Sindrome, long Covid e aspetti correlati Locatelli ha anche invitato a «tenere in considerazione un’altra osservazione scientifica: in età pediatrica c’è la possibilità che in una proporzione di bambini, che uno studio del Regno Unito quantifica al 7-8 per cento, vi sia un trascinamento della sintomatologia collegata all’infezione da Covid, che abbiamo imparato a conoscere come long Covid, con sintomi del tutto simili a quelli dell’adulto, che includono stanchezza, cefalea, insonnia, difficoltà di concentrazione, dolori muscolari e tosse». Per Locatelli sul piatto va messo anche che «l’infezione da Covid impatta su frequenza scolastica in presenza oltreché su attività sociali, ludico, ricreative, che indubitabilmente – ha detto – possono avere un impatto deprimentale sulla strutturazione della personalità dei bimbi». In questo quadro, per il prof «mettendo assieme il rischio, sottolineo per quanto decisamente raro, di patologia grave o addirittura fatale, mettendo assieme i dati su sindrome infiammatoria multisistemica e pure quella piccola percentuale di bimbi che sviluppano il long Covid, con gli aspetti correlati al rischio di interrompere la didattica in presenza e l’impatto sulle attività socializzanti, ludico e ricreative, credo che esista – ha concluso – un forte razionale per considerare anche in età pediatrica la possibilità di vaccinare i bimbi».

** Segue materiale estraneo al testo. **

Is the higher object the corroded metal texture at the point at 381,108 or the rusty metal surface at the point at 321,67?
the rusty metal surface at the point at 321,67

Effetti collaterali Sulla vaccinazione Locatelli ha citato «la pubblicazione resa disponibile dalla più prestigiosa rivista di medicina, cioè il The New England Journal of Medicine, in cui si vede chiaramente come a quattro mesi di distanza dalla somministrazione l’efficacia vaccinale nei bimbi è stimabile nell’ordine del 91 per cento», mentre sugli effetti collaterali il prof dice «con lo studio clinico sui circa 3 mila bimbi si è dimostrato in maniera molto chiara come, rispetto ai bimbi che avevano ricevuto il placebo, chi ha ricevuto il vaccino ha avuto un’incidenza di effetti collaterali solo locali, ossia dolore nel sito di iniezione, qualche volta arrossamento e ancor più raramente tumefazione». Infine, sempre sugli effetti collaterali, Locatelli ha voluto toccare il tema «dello sviluppo delle miocarditi che sono state riportate nei giovani adulti e nei tardo adolescenti, ma che nello studio sui bimbi 6-11 anni e ancora di più dalle evidenze che ci derivano dall’impiego reale, come negli Stati Uniti dove sono stati vaccinati 3 milioni di piccolo, è bassissimo per non dire assente».